Temos que preservar o sigilo médico paciente, mas precisamos esclarecer os fatos.
Uma ferida em um paciente diabético é decorrente de longo período de controle ineficaz da patologia.
Ao chegar nesse estágio o paciente possui comprometimentos circulatórios graves, principalmente de microcirculação.
Atribuir a não melhora de uma ferida dessa complexidade aos profissionais que tentaram melhorar a situação é extremamente preocupante.
Nesse tipo de caso sempre orientamos que faremos o melhor em termos de tratamento, mas o desfecho não depende única e exclusivamente de nossas ações.
Depende do controle da doença por parte do paciente, da adoção dos cuidados e adoção de todo o tratamento.

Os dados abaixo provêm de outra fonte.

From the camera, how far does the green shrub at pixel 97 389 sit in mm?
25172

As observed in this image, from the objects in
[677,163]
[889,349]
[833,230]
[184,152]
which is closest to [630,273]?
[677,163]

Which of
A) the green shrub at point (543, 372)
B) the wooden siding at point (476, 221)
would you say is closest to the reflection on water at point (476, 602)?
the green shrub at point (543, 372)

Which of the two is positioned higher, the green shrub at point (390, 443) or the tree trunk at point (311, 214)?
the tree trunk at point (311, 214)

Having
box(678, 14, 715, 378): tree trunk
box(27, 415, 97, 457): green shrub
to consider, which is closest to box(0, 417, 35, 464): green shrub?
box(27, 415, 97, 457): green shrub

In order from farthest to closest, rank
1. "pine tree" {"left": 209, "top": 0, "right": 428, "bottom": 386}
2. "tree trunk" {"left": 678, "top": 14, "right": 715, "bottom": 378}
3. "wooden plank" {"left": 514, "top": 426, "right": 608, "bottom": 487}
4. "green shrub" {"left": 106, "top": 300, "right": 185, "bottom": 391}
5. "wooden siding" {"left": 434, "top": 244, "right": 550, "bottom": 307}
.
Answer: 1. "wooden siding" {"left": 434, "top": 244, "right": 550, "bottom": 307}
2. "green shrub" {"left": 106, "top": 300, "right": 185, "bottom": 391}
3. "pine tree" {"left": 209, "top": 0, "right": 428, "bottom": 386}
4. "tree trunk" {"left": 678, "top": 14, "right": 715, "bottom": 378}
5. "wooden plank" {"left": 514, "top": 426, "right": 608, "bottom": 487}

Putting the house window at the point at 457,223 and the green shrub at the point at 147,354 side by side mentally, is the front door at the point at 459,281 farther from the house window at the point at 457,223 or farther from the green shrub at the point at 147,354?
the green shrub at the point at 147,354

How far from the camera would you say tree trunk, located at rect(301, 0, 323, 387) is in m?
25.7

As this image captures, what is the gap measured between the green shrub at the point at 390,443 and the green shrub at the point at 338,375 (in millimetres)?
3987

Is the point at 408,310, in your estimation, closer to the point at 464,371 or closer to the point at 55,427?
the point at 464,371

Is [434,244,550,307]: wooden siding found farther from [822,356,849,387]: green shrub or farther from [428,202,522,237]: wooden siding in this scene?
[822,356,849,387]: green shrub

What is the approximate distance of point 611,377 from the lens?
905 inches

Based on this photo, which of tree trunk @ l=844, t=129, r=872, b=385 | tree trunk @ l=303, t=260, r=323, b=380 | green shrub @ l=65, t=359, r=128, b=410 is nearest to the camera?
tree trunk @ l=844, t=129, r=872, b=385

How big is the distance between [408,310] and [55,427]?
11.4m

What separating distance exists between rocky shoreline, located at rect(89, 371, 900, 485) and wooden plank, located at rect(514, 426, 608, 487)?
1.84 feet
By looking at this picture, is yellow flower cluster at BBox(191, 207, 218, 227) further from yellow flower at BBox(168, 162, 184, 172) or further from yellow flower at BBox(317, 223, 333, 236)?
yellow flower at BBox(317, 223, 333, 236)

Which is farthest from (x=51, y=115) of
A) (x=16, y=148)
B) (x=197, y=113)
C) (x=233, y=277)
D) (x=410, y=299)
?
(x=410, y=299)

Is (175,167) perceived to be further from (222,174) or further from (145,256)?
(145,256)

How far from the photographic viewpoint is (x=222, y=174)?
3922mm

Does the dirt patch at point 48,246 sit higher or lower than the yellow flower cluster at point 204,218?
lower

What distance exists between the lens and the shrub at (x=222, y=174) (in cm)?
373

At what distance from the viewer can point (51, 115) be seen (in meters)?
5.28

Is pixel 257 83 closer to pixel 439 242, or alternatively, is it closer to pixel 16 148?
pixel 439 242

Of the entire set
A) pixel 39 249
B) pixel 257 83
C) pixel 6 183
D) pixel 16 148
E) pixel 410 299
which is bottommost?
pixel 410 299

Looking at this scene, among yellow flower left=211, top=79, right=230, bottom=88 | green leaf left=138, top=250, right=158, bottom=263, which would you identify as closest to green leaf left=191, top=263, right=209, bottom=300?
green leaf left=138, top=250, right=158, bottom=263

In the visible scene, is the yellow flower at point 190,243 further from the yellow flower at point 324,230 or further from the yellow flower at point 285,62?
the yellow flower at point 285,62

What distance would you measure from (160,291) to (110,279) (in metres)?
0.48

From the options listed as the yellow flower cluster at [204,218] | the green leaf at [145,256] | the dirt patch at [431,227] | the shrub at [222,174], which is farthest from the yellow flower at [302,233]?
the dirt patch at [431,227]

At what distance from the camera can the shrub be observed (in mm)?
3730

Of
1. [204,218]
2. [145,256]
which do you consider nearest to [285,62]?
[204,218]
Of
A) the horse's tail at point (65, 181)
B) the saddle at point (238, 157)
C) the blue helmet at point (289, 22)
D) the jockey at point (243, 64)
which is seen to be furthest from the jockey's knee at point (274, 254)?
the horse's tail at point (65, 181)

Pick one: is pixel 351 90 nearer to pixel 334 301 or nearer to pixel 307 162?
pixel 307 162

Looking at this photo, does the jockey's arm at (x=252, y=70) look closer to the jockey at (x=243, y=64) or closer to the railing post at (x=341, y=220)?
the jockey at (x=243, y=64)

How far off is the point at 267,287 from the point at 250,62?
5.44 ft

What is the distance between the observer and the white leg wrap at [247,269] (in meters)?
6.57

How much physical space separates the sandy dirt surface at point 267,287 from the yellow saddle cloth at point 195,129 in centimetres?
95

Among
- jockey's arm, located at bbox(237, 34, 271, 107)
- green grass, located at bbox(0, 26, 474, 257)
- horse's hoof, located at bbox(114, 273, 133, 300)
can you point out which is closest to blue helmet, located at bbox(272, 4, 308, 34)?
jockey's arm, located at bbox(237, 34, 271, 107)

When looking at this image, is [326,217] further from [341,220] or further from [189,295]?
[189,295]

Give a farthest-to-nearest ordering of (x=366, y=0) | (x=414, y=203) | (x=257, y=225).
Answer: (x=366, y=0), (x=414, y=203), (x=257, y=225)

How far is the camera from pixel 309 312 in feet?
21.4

Tenho a plena certeza que adotamos para esse caso o que existe de melhor em termos de evidências científicas, pois já faz parte dos nossos protocolos.
Mas para reflexão e sem querer eximir de nossas responsabilidades, imagine um paciente que passou a vida inteira sem controlar sua doença, sem seguir dieta adequada, aí desenvolve uma doença arterial, com uma ferida, e nos procura.
Essa ferida não aconteceu da noite para o dia, ela é reflexo de anos da doença.
E aí nos procura, e aplicamos todos os recursos possíveis, mas a melhora não acontece pois a paciente não tem fluxo sanguíneo adequado e possui inúmeros fatores que impossibilitam a cirurgia.
É justo atribuir esse desfecho aos profissionais que assumiram o caso agora?